How we resist change. Wish it was not so. I want change, but so many do not. My parish is waiting in the in-between space of a new priest; one year of not yet and still change is not wanted. Interesting.

Anonymous said...

On the Virginia cases, is GAFCON too little too late? By this I mean that the "record" of the trial court is closed and subsequent actions by +Cantuar or GAFCON irrelevant as to whether or not there has been a "division" If TEC/Episcopal Diocese of DC lose anad there is an apapeal, will the case be considered de novo?

In any case I hope that Judge Bellows sees the point that 57-9 imposes on churches a one and only way of dividing property in the event of division and sees that imposition as an unconstitutional intrusion on governance. I hope he sees that the entire investigation itself was an excessive intrusion. And I hope that he considers the full merit of Jones v. Wolf and its recommendations to the hierarchical churches re establishment of provisions to assure that property reverts to the denomination in the event of division. ECUSA(TEC) so adopted as did PCUSA(Presbyterians) and Methodists.

I would wish others more adept in the legal concerns, particularly whether, on appeal should TEC/Diocese lose), whether or not subsequent actions will be considered. I was saddened that I didn't see the argument that 57-9 imposed a one and only scenario for determination of property in the TEC/diocesan brief and I think that that argument would have been a good one. EmilyH

Tobias Stanislas Haller BSG said...

Dear EmilyH,
I'm not an attorney; and don't know the limits to which fresh information may have impact on subsequent cases, or on appeal. It does seem to me that the Judge should find the law unconstitutional on the basis of the fact that he is being forced to make a determination concerning a church that the official body of the church says isn't so. To me that makes the law unconstitutional on the face of it; though I understand that the CANA attorneys are opposing any such "facial" decision -- on what basis I don't know; and perhaps this will have to go to SCOTUS for a final decision.
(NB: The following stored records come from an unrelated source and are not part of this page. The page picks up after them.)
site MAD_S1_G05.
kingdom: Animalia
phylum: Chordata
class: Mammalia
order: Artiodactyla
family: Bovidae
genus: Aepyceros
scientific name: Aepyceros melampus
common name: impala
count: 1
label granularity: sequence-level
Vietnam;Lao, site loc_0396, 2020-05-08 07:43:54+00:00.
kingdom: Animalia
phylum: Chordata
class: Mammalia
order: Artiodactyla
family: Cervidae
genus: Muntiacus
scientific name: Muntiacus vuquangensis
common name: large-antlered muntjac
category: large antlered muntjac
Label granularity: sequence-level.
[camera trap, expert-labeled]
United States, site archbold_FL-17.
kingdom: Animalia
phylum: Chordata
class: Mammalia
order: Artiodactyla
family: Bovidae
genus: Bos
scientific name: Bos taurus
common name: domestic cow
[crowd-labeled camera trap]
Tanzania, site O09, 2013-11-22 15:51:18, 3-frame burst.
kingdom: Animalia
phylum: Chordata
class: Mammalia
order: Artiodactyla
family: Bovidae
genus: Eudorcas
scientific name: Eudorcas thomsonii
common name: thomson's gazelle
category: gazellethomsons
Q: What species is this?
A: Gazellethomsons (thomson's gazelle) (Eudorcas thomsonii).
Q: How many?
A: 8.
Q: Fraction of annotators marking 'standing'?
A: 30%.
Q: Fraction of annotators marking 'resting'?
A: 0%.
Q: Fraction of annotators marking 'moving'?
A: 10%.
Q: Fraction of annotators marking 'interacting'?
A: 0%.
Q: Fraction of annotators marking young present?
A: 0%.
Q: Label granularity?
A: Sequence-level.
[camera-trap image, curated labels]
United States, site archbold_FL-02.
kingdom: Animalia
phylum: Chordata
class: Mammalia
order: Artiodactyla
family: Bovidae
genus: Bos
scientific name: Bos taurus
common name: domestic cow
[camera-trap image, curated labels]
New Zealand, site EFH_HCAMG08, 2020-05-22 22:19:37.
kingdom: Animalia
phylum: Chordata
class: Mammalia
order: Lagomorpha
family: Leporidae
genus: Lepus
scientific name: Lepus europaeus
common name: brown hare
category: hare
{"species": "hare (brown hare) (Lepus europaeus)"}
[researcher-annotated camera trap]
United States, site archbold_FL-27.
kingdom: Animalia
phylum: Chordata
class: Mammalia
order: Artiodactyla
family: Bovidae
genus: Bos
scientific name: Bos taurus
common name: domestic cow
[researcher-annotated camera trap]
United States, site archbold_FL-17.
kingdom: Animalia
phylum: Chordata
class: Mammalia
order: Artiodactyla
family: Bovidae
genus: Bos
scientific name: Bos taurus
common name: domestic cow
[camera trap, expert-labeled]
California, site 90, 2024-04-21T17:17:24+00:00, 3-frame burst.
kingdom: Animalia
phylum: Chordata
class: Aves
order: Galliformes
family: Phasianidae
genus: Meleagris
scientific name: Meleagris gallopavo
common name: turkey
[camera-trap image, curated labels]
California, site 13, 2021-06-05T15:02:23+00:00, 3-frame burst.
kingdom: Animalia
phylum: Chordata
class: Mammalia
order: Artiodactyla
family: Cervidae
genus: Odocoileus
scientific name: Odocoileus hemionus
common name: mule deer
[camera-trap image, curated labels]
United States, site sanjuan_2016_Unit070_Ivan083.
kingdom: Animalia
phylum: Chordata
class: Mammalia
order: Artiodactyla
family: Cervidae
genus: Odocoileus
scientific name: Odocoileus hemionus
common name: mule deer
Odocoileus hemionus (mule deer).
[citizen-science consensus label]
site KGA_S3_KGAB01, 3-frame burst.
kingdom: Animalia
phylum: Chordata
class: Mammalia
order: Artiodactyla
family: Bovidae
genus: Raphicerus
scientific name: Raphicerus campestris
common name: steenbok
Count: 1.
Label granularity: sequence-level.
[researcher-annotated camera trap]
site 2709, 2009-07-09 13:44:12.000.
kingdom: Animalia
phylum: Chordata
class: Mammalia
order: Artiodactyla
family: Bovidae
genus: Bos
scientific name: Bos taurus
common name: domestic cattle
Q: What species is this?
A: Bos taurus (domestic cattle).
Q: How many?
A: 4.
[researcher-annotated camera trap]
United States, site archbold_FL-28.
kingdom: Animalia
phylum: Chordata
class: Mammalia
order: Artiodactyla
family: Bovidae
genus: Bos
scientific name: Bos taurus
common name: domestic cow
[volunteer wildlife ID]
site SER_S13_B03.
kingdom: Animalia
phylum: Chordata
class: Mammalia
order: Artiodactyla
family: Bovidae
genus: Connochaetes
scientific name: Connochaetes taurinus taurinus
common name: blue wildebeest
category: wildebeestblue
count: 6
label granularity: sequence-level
In any case, it appears to be clear that a 'division' as understood by the Judge has not happened, and we are, by their own admission, dealing with a minority "movement" of sorts within the Anglican Communion and Episcopal Church.

I await the judge's decision, and hope he will see the problem in this light, and extricate himself from the necessary entanglement of determining what the doctrine of the church is concerning its own structure!

Anonymous said...

EmilyH, yes, the record is closed. The only way it re-opens on that issue is if the trial court decision is vacated by the Supreme Court of Virginia and it's remanded for a new trial.

And that argument was made by TEC/the Diocese.

Tobias Stanislas Haller BSG said...

Well, the decision is in and I remain appalled that this judge does not seem to grasp the import of the SCOTUS decision that recommended churches either change deeds or add a clause to their governing documents to formalize an informal trust relationship, in order to clarify that relationship. We inherited it from England, and never saw the need to put it into our codes (unlike the RCs, Orthodox, etc., who created the assortment of corporations sole &c. to accomplish this from the outset.) But once in the code, the Dennis Canon is the law. So Bellow's argument that the church "could have" enacted individual trust documents but didn't ignores the fact that TEC did what SCOTUS said to do as a recognizable and approved alternative.

This virtually guarantees this case will go on to appeal, and will perhaps need to end up in SCOTUS -- otherwise TEC is being forced to ignore its own rules and adopt an essentially congregational polity at the insistence of the state. And if that's not entanglement, I don't know what is.